[Stored data — start]

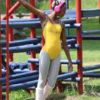 namile-yellow-costume1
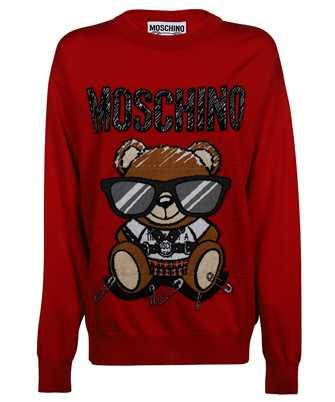Moschino TEDDY BEAR KNIT Knit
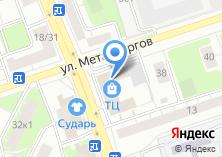 Компания «Хлебный рай» на карте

[Stored data — finish]

▶ _Problem to solve_
Restate the data exactly, though only from the line that contains "Moschino TEDDY BEAR KNIT Knit" through its last line, both ends included and with the pictures left out.

▶ _Solution_
Moschino TEDDY BEAR KNIT Knit
 Компания «Хлебный рай» на карте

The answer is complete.